* DATA RECORDS
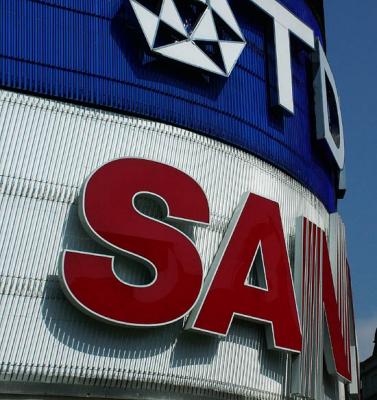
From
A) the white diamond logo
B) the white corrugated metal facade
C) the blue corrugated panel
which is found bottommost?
the white corrugated metal facade

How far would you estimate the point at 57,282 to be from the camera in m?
22.3

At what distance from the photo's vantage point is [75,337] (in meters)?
22.0

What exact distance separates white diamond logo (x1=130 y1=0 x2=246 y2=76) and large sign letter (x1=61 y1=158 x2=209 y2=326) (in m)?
4.32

* GIVEN TASK
Convert the material above into a JSON list of strings, one string per line, with blank lines and the pictures left out.

* ANSWER
[
  "From",
  "A) the white diamond logo",
  "B) the white corrugated metal facade",
  "C) the blue corrugated panel",
  "which is found bottommost?",
  "the white corrugated metal facade",
  "How far would you estimate the point at 57,282 to be from the camera in m?",
  "22.3",
  "At what distance from the photo's vantage point is [75,337] (in meters)?",
  "22.0",
  "What exact distance separates white diamond logo (x1=130 y1=0 x2=246 y2=76) and large sign letter (x1=61 y1=158 x2=209 y2=326) (in m)?",
  "4.32"
]